Padua, la culta. Su Universidad, una de las más antiguas de Europa, hospedó en 1492 a un profesor excepcional, Galileo Galilei. Y pocos años más tarde, en 1501, se inscribió Copérnico, el padre de una de las revoluciones científicas más importantes.

Padua, la religiosa. Su Basílica de San Antonio es un lugar de culto muy importante, al que cada año llegan en peregrinaje miles de creyentes para venerar los restos del santo más amado del mundo.Dos rostros para una ciudad que conserva intacto el encanto de una historia milenaria, desde los paleovenetos hasta la República Serenísima.
Padua debe vivirse sin prisa, recorriendo las calles del centro y admirando las joyas arquitectónicas con las que se ha ido enriqueciendo con el tiempo.Joyas que hablan de arte románico, renacimental y neoclásico.

Primera entre todas la Capilla de los Scrovegni, que en su interior conserva uno de los más importantes ciclos de frescos de Giotto, realizado entre 1305 y 1306 y restaurado recientemente.
O el célebre Palacio de la Razón, en una época centro jurídico y administrativo de la ciudad, hoy en día utilizado para exposiciones.

Y la plaza Prato della Valle, seductora por su forma elíptica y por su tamaño (es una de las plazas más grandes de Europa, con sus 90.000 metros cuadrados de superficie), pero también por las emociones que sabe suscitar, con aquella isla verde central y las 78 estatuas que la rodean.
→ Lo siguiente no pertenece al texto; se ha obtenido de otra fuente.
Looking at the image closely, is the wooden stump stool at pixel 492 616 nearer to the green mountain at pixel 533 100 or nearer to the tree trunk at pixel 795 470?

Mientras que el histórico Café Pedrocchi es el símbolo de la vida cultural y comercial de Padua. Un edificio con una arquitectura neoclásica, donde es agradable detenerse para pasar una velada especial, o sencillamente para admirar sus espléndidos salones.Sin embargo, es imposible mencionar todas las bellezas de Padua. Una ciudad que en el día se ofrece al visitante con sus calles, sus plazas llenas de gente y muchas ganas de vivir, y que por la noche asume un aspecto más romántico y sugestivo. Una ciudad que siempre sabe contar historias bellísimas, sólo hay que saberlas escuchar...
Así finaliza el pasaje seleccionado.